Transcript selection
When transcript-level expression data is provided, Topiary uses it to select the highest-expressed transcript per variant (instead of the default priority-based selection). This matches the behavior of the legacy --rna-transcript-fpkm-tracking-file flag.
Auto-detected formats
| Extension / pattern | Format | Default ID column | Default value column |
|---|---|---|---|
.sf |
Salmon | Name |
TPM |
abundance*.tsv (with target_id + tpm header) |
Kallisto | target_id |
tpm |
.genes.results |
RSEM (gene) | gene_id |
TPM |
.isoforms.results |
RSEM (transcript) | transcript_id |
TPM |
.gtf |
StringTie | reference_id |
TPM (or FPKM) |
.fpkm_tracking |
Cufflinks | tracking_id |
FPKM |
| anything else | generic | first column | all numeric columns |
Override defaults with the full spec: name:file:id_col:val_col.
CLI usage
Score peptides
topiary \
--peptide-csv peptides.csv \
--mhc-predictor netmhcpan \
--mhc-alleles HLA-A*02:01 \
--output-csv results.csv
The CSV needs a peptide column (and optionally name).
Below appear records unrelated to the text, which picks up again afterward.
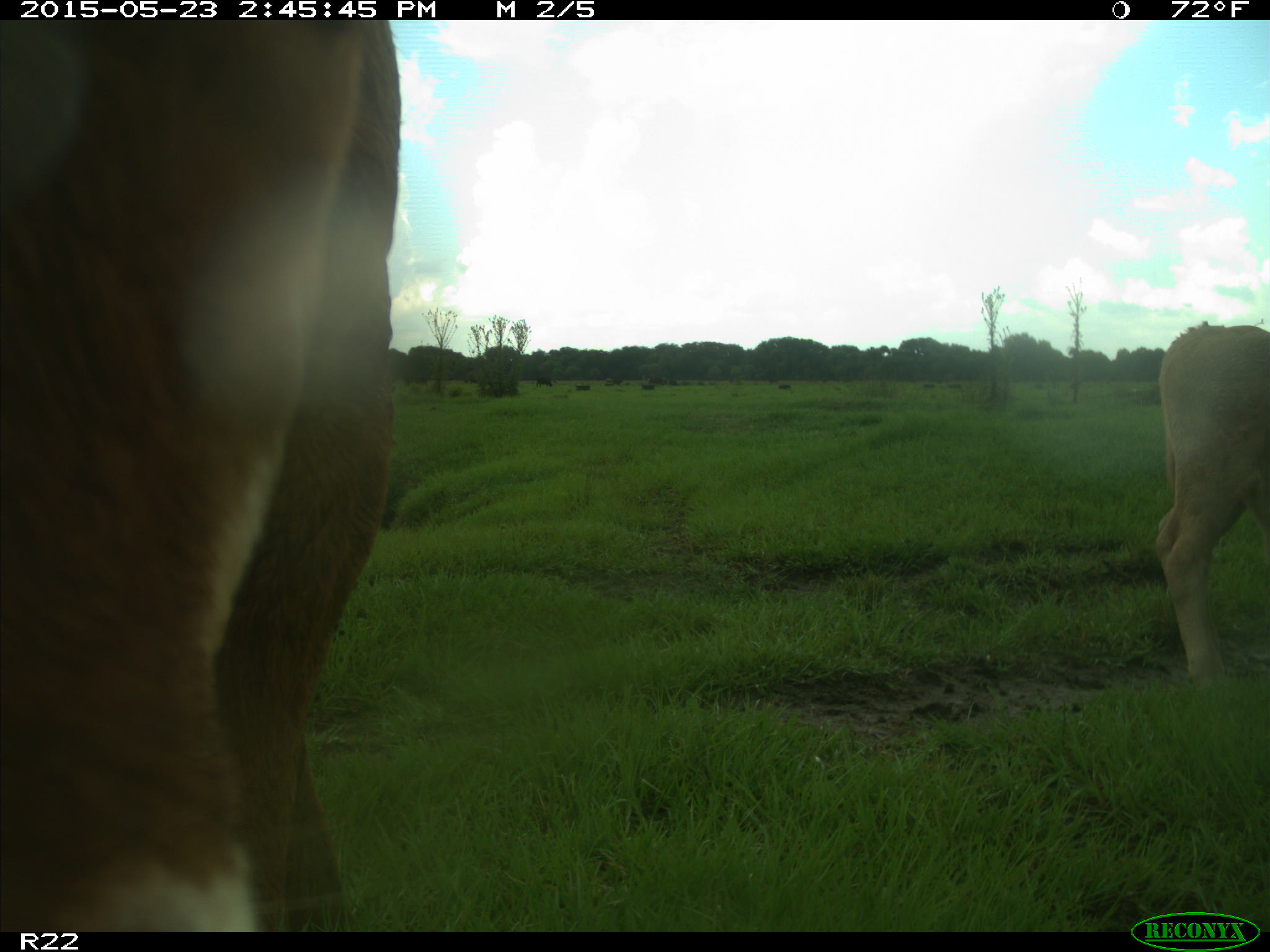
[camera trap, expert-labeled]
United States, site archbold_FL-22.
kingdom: Animalia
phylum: Chordata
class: Aves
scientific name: Aves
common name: birds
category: unidentified bird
Each peptide is scored as-is.
Scan proteins
topiary \
--fasta proteins.fasta \
--mhc-predictor netmhcpan \
--mhc-alleles HLA-A*02:01,HLA-B*07:02 \
--ic50-cutoff 500 \
--output-csv results.csv
Filter and rank
# Filter: keep if affinity OR presentation passes
topiary \
--fasta proteins.fasta \
--mhc-predictor netmhcpan \
--mhc-alleles HLA-A*02:01 \
--filter-by "ba <= 500 | el.rank <= 2" \
--output-csv results.csv
# Rank: composite score from two models
topiary \
--fasta antigens.fasta \
--mhc-predictor netmhcpan mhcflurry \
--mhc-alleles HLA-A*02:01 \
--filter-by "ba <= 500" \
--sort-by "mean(affinity['netmhcpan'].logistic(350, 150), affinity['mhcflurry'].logistic(350, 150))" \
--output-csv results.csv
Neoantigen discovery from somatic variants
topiary \
--vcf somatic.vcf \
--mhc-predictor netmhcpan \
--mhc-alleles HLA-A*02:01,HLA-B*07:02 \
--filter-by "ba <= 500 | el.rank <= 2" \
--sort-by "0.6 * affinity.descending_cdf(500, 200) + 0.4 * presentation.score" \
--only-novel-epitopes \
--output-csv epitopes.csv
Add expression data
# Gene-level expression from Salmon (auto-detected)
topiary \
--vcf somatic.vcf \
--mhc-predictor netmhcpan \
--mhc-alleles HLA-A*02:01 \
--gene-expression salmon_quant.sf \
--filter-by "ba <= 500 & gene_tpm >= 5" \
--only-novel-epitopes \
--output-csv results.csv
# Transcript-level from Kallisto
topiary \
--vcf somatic.vcf \
--mhc-predictor netmhcpan \
--mhc-alleles HLA-A*02:01 \
--transcript-expression kallisto/abundance.tsv \
--filter-by "ba <= 500" \
--sort-by "affinity.descending_cdf(500, 200) + 0.1 * transcript_tpm.log1p()" \
--output-csv results.csv
# Variant-level read support from isovar
topiary \
--vcf somatic.vcf \
--mhc-predictor netmhcpan \
--mhc-alleles HLA-A*02:01 \
--variant-expression isovar_output.tsv \
--filter-by "ba <= 500 & variant_num_alt_reads >= 3" \
--output-csv results.csv
# Combine all three levels
topiary \
--vcf somatic.vcf \
--mhc-predictor netmhcpan \
--mhc-alleles HLA-A*02:01 \
--gene-expression salmon_quant.sf \
--transcript-expression kallisto/abundance.tsv \
--variant-expression isovar_output.tsv \
--filter-by "ba <= 500 & gene_tpm >= 5 & variant_num_alt_reads >= 3" \
--output-csv results.csv
# Override auto-detection with explicit spec
topiary \
--vcf somatic.vcf \
--mhc-predictor netmhcpan \
--mhc-alleles HLA-A*02:01 \
--gene-expression mygene:custom_quant.tsv:ensembl_id:tpm_value \
--output-csv results.csv
Expression flags are only valid with the variant pipeline (--vcf, --maf, --variant). They are rejected with direct sequence inputs (--fasta, --peptide-csv, etc.) because those outputs lack the gene_id / transcript_id / variant columns needed for joining.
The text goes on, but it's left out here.